Thanks to the publisher for the ARC. All thoughts are my own.
This book had potential. A reverse age-gap, sports/tech romance with AI at the center? I was intrigued. Harriet, the FMC, works in tech developing an AI meant to enhance athlete performance and reduce injuries. Gale, the MMC, is a struggling NHL player with a complicated family legacy. They’re childhood friends, now adults navigating emotional wounds and shifting dynamics. Sounds good, right?
But reading it felt like I was constantly waiting for the real story to start. It’s fluffy, trope-heavy, and surface-level. And what frustrates me most is how much potential the core of this story had (if it had actually committed to emotional depth or meaningful accountability).
SPOILERS BELOW
Let me be blunt: Harriet is a poorly written character. Not just in the sense of “unlikable." She’s unoriginal, flat, and filled with every contrived trait that makes modern rom-com heroines feel manufactured. She’s insecure about her work, still hurt from a breakup, vaguely ambitious but not in a way that feels lived-in. She’s supposed to be this brilliant tech lead, but most of her actions are emotionally juvenile and narratively convenient. When she deliberately manipulates the AI’s logic to hide the fact that it matched her with Gale romantically, something that would compromise any real research project, it’s treated like a quirky mistake instead of the massive breach it is. And the ironic part is that she gets validated and supported by the same Tech bro boss that she has been lambasting the entire book. Well okay then.
She’s weak not because she has flaws (flawed women can be great characters), but because she’s written with no real weight. Everything she does, even when it’s objectively wrong, gets framed as brave or forgivable. She has no real arc. Her fears are shallow. Her growth is unearned. And the story bends over backward to protect her from meaningful consequence while still trying to crown her the emotional center of everything.
Meanwhile, Gale is actually written with care and nuance. He’s grieving his father, processing the trauma of being the son of a disgraced star athlete, and trying not to let his anxiety and legacy ruin his career. He has the emotional journey. He is the one dealing with real stakes. And yet, the story sidelines him repeatedly to keep the spotlight on Harriet, a character who doesn’t earn the reader’s trust, respect, or interest.

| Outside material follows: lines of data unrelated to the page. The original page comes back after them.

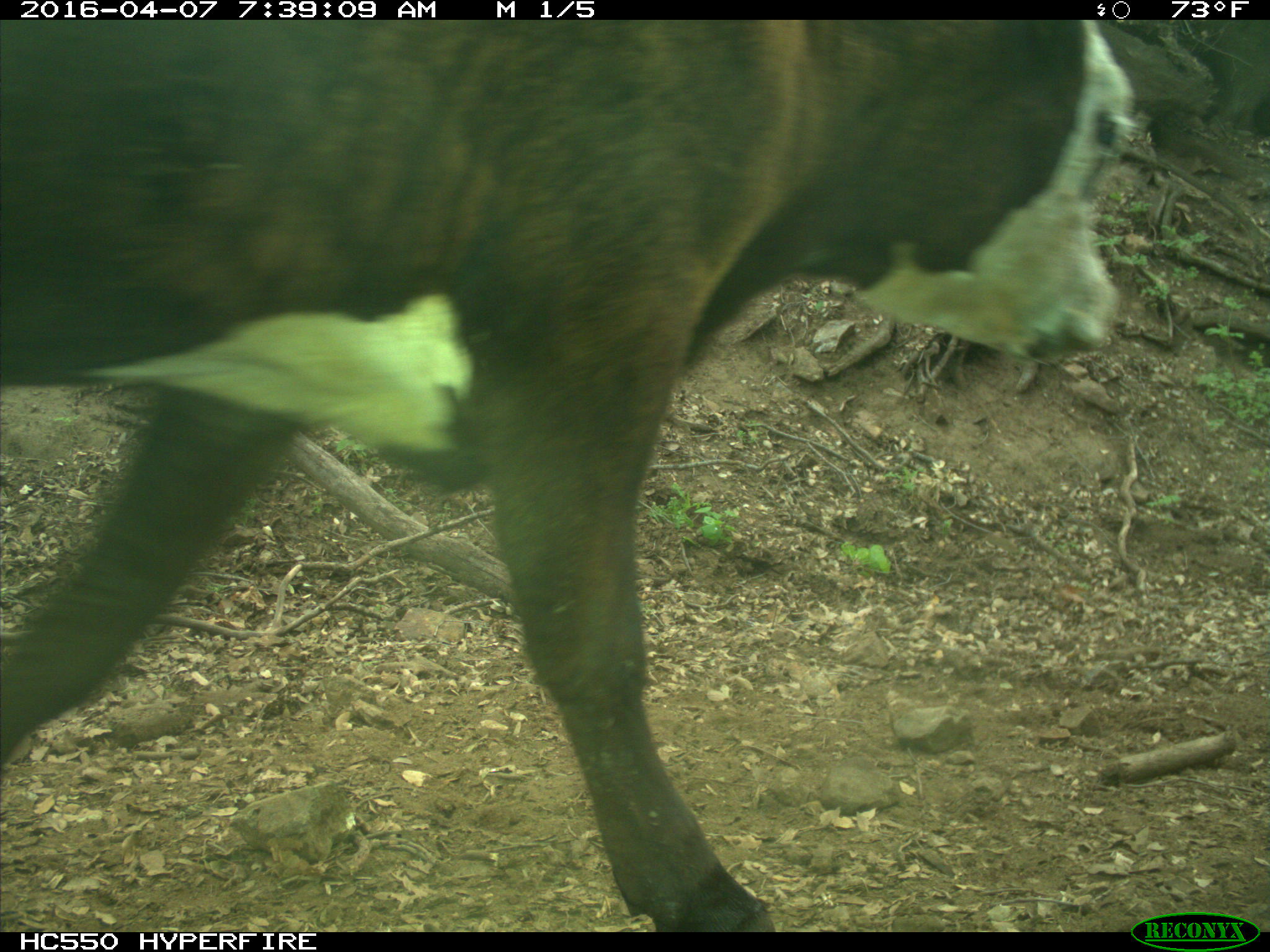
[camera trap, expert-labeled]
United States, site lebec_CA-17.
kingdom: Animalia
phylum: Chordata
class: Mammalia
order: Artiodactyla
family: Bovidae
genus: Bos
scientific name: Bos taurus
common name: domestic cow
Bos taurus (domestic cow).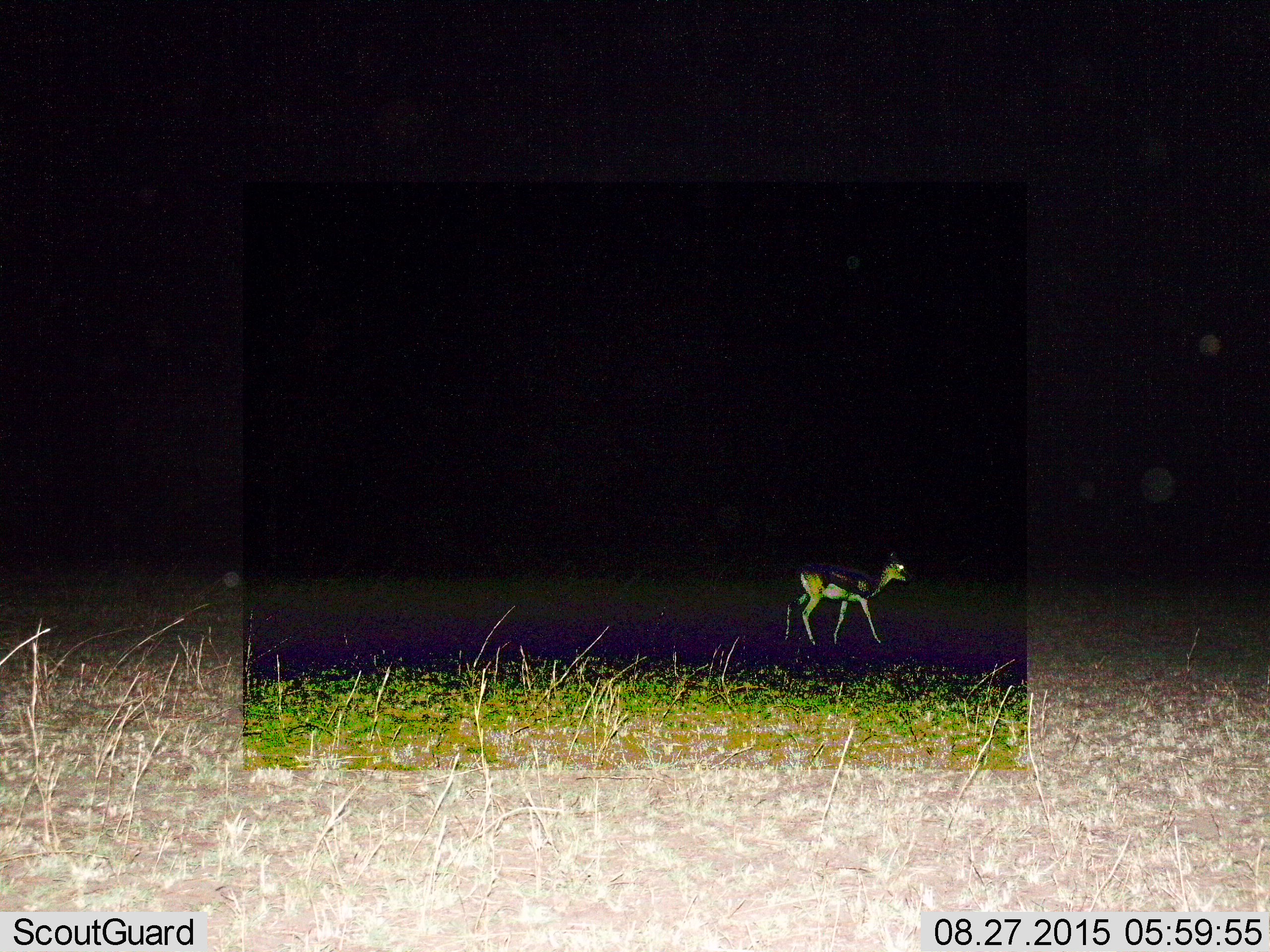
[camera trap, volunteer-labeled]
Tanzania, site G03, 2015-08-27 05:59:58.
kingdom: Animalia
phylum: Chordata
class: Mammalia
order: Artiodactyla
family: Bovidae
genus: Eudorcas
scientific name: Eudorcas thomsonii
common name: thomson's gazelle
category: gazellethomsons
Gazellethomsons (thomson's gazelle) (Eudorcas thomsonii), count 1. Behavior (volunteer vote fractions): standing 12%, resting 0%, moving 88%, interacting 0%. Young present (vote fraction): 0%. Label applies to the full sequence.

The ending just seals how shallow this story really is. Gale suddenly has a flawless game (which, good for him. He earned his professional happy ending with all grief he's experienced). Harriet gets an immediate yes from a glamorous French investor (who also happens to be the ex of her ex and now wants to mentor her in girlboss solidarity???), and even the AI itself gets a weird reflective summary chapter. The last chapter? A backyard wedding. Because... sure, why not?
Two more things that really didn’t work for me: First, the pov switching. The book uses first person for Harriet and third person for Gale, which is fine in theory, but the early chapters mark whose POV we're in... and then just stops. It becomes jarring, especially when the voices aren’t distinct enough to carry the change without clear labeling. As it is now, you have to actively read on until you see an "I" or "Gale" to know that this is Harriet's chapter or wait until you see "Harriet" (or something hockey related) to realize we're in Gale's chapter.
Second, this is marketed as a book “inspired by Jane Austen,” and that is just... not accurate. The only real link is the title Emma. The so-called “Duchess mode” of the AI, where it starts speaking in fake Regency language, isn’t clever or immersive. It’s extremely cringey. It reads like an American putting on a bad British accent and calling it Austen.
As I finished the book, I wasn’t even angry (yet), just filled with mild annoyance and disappointment. Harriet is written to be "flawed but perfect," never truly held accountable, and always conveniently uplifted. Brooke, her best friend, is reduced to a frazzled “new mom” stereotype who magically shows up when emotional support is needed. The women in this book are messy in a way that’s supposed to feel empowering, but really just feels self-congratulatory.
If this wasn’t an ARC, I probably would’ve DNF'd it and let it fade. Instead, I kept at it, hoping it would redeem itself. It didn’t. This is a 1-2 star read for me that at least, for now, is not driven by anger. Just a waste of potential.